→ Records supplied:

-=-=-

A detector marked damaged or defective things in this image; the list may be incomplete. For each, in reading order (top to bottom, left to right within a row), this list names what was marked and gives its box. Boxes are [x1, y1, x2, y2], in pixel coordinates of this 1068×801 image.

-=-=-

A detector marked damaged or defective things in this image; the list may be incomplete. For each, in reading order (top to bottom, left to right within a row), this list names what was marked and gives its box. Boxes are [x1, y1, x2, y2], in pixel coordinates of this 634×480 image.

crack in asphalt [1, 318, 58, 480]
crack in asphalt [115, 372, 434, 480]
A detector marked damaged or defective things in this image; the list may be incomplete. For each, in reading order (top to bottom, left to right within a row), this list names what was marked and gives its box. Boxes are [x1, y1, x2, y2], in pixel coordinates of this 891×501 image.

-=-=-

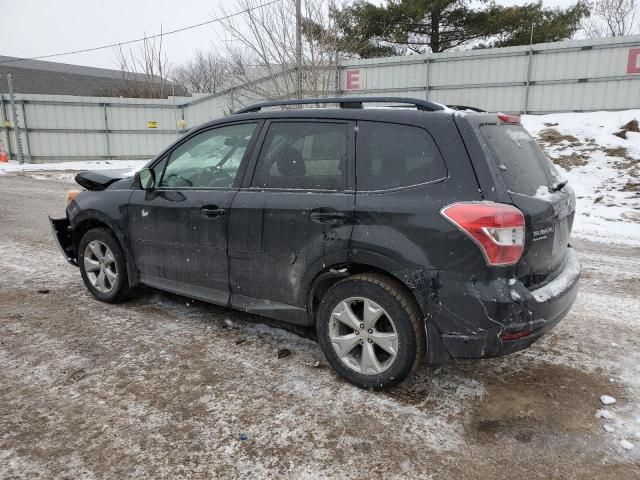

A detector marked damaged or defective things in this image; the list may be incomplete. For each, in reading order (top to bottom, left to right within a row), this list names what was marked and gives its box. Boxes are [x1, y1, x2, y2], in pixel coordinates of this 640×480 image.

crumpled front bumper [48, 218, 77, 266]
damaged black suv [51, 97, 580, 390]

-=-=-

→ Task to carry out: Given the records above, restate word for word only the lines starting at the one with "this 634×480 image." and ending at the one with "this 891×501 image.".

→ Response area:
A detector marked damaged or defective things in this image; the list may be incomplete. For each, in reading order (top to bottom, left to right within a row), this list names what was marked and gives its box. Boxes are [x1, y1, x2, y2], in pixel coordinates of this 634×480 image.

crack in asphalt [1, 318, 58, 480]
crack in asphalt [115, 372, 434, 480]
A detector marked damaged or defective things in this image; the list may be incomplete. For each, in reading order (top to bottom, left to right within a row), this list names what was marked and gives its box. Boxes are [x1, y1, x2, y2], in pixel coordinates of this 891×501 image.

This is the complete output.